** START OF MATERIAL SUPPLIED **

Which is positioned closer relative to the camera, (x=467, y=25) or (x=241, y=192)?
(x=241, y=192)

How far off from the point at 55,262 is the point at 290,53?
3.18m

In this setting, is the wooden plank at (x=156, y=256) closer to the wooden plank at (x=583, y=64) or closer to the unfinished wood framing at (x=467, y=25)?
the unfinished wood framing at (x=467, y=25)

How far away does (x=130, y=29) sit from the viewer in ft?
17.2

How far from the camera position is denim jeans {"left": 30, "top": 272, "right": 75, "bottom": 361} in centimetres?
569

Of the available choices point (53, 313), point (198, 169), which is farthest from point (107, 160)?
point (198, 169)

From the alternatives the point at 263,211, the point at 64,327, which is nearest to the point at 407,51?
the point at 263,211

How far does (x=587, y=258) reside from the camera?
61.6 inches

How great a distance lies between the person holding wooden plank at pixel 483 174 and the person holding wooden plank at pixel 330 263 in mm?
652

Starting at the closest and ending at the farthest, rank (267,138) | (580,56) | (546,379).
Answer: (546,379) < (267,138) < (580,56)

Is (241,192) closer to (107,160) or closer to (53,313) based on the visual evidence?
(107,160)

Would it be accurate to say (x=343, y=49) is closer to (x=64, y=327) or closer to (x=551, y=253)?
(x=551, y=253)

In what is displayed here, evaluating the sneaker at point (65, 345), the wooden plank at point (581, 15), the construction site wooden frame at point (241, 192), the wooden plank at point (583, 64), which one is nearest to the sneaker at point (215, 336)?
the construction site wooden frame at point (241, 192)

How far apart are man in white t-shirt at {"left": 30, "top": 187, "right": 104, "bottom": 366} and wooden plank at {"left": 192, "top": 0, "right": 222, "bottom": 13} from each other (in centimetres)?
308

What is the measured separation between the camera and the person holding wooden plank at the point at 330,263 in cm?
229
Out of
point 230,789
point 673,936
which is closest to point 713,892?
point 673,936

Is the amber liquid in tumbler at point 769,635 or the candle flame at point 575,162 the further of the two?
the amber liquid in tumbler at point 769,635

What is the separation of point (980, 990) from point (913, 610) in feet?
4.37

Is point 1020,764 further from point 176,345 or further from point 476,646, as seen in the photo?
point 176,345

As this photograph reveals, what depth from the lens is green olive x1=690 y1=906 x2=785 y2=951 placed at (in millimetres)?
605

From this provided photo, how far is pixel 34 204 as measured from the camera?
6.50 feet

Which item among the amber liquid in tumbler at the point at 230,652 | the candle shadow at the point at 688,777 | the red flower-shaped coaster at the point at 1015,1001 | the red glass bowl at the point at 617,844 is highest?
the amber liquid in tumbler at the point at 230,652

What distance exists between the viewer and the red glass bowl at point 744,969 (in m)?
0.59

** END OF MATERIAL SUPPLIED **

◆ **STATED PROBLEM**
Find the line that contains "What is the measured" in the listing above. Retype it and every line after it up to the last, exactly, and nothing else.

◆ **RESULT FOR THIS TASK**
What is the measured separation between the camera and the person holding wooden plank at the point at 330,263 in cm?
229
Out of
point 230,789
point 673,936
which is closest to point 713,892?
point 673,936

Is the amber liquid in tumbler at point 769,635 or the candle flame at point 575,162 the further of the two?
the amber liquid in tumbler at point 769,635

What is the separation of point (980, 990) from point (913, 610) in feet?
4.37

Is point 1020,764 further from point 176,345 or further from point 476,646, as seen in the photo?
point 176,345

As this photograph reveals, what depth from the lens is green olive x1=690 y1=906 x2=785 y2=951 placed at (in millimetres)?
605

From this provided photo, how far is pixel 34 204 as measured from the camera?
6.50 feet

Which item among the amber liquid in tumbler at the point at 230,652 | the candle shadow at the point at 688,777 | the red flower-shaped coaster at the point at 1015,1001 | the red glass bowl at the point at 617,844 is highest?
the amber liquid in tumbler at the point at 230,652

What distance exists between the viewer and the red glass bowl at point 744,969 (in m)?
0.59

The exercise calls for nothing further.